Ante una situación límite en la que las horas giran en torno a internet y el "smartphone" o en la que no se puede gestionar de manera sana su uso, cada vez son más los que se interesan por el modelo de vacaciones o retiro para la desconexión.

Además, también está creciendo el número de centros de rehabilitación para los adictos a las tecnologías.

CAMPAMENTOS ANALÓGICOS.

Los individuos de la Generación "Y" y los "millennials" más tempraneros recordarán los campamentos en los que lo único que se enchufaba era la radio que emitía la música que avisaba de la hora de comer. El resto del día transcurría en la naturaleza, entre gritos, actividades al aire libre y risas.

Ahora, el número de los que anhelan estas experiencias va creciendo y la demanda de experiencias “desconectadas”, en aumento.

Digital Detox es una empresa dedicada a organizar este tipo de escapadas. Organizan, desde eventos nocturnos, campamentos, retiros hasta "workshops" con el mismo hilo conector: los teléfonos están prohibidos.

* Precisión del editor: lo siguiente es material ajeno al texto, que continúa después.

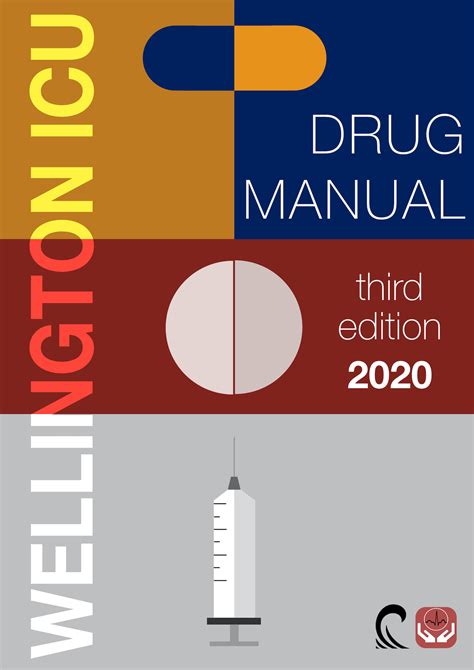 Wellington Icu Drug Manual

Y parece que tienen éxito, ya que los campamentos “Camp Grounded”, por ejemplo, tienen lista de espera.

“Es donde los adultos desconectan, se escapan y vuelven a ser niños”, se lee sobre el programa en la web de la empresa.

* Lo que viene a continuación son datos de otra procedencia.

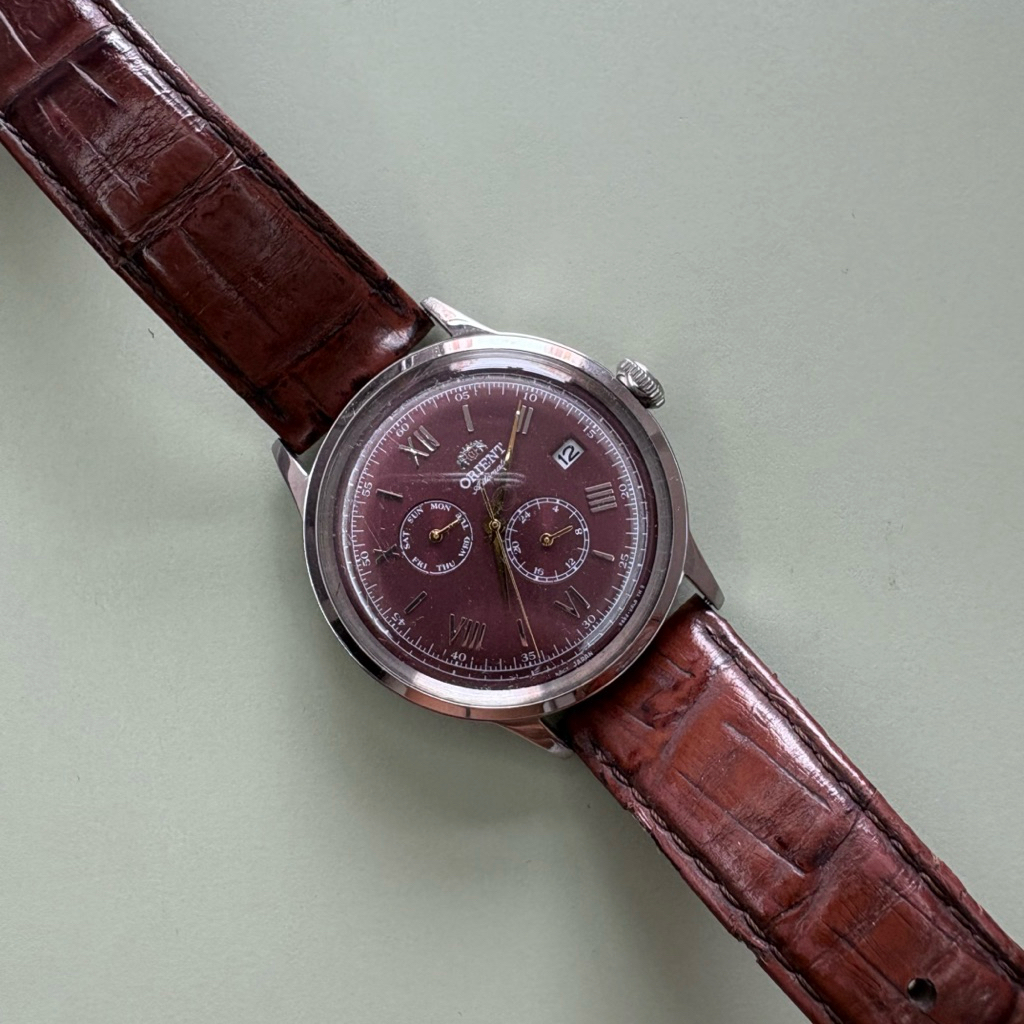 Orient Bambino V8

La idea es sencilla: tres días en los que se realizan más de 50 juegos y actividades como yoga, guerras de colores, meditación, escalada, senderismo, karaokes, fotografía analógica y hasta un concurso de talento.

“Es un sitio seguro en el que puedes ser tú mismo y simplemente pasártelo bien”, dice un cliente en el vídeo resumen del campamento.

“Fue divertido ser libre y conocer a un montón de gente”, confiesa otra excampista.

Todos pasaron por el mismo rito: dejar todos sus aparatos electrónicos y no revelar sus identidades para que no importe de dónde viene cada uno o en qué trabaja.

REHABILITACIÓN.

Según un estudio de la organización Common Sense de 2018 indica que la adicción al teléfono móvil afecta al 50% de los estadounidenses adolescentes y que más del 75% siente la imperiosa necesidad de chequear sus mensajes en el “smartphone” cada hora. Una condición que afecta a individuos jóvenes cada vez más.

Adolescentes y niños cada vez en mayor número se pasan el día enganchados a Youtube, a las redes sociales o a los juegos en línea.

El Lindned Center of Hope (https://lindnercenterofhope.org) es un centro de salud mental en el que tratan diferentes desórdenes como el alimenticio, la ansiedad, el trastorno obsesivo compulsivo y las adicciones a la tecnología.

En este lugar tratan a niños y adolescentes que sufren algún tipo de dependencia relacionada con internet. Desde las apuestas "online", el sobreuso de las redes sociales, adicción a la pornografía, al "sexting" o el juego en línea.

El director clínico de los tratamientos para las adicciones, Chris Tuell, decidió comenzar con el programa después de ver varios casos en los que los adolescentes y jóvenes utilizaban internet como método de automedicación, según comentaba a los medios.

"En los últimos años el uso de la red ha ocupado el lugar de otras sustancias como el alcohol o las drogas. Al cerebro no le importa lo que sea, si me lo meto por la garganta o me lo meto en la nariz o lo veo con los ojos o lo hago con las manos", dijo Tuell al diario"The Straits Times.

"Están produciéndose similares procesos neuroquímicos en el cerebro que con otras adicciones", añadía al mismo medio.

Pero hay que tener en cuenta que recuperarse de una dependencia a internet es diferente a hacerlo a otras sustancias, según los expertos.

Al final, Internet y la tecnología no es algo que se pueda ignorar. Es una parte esencial e inevitable del modo de vida actual, está presente en los trabajos, en la educación y hasta en las relaciones sociales y personales.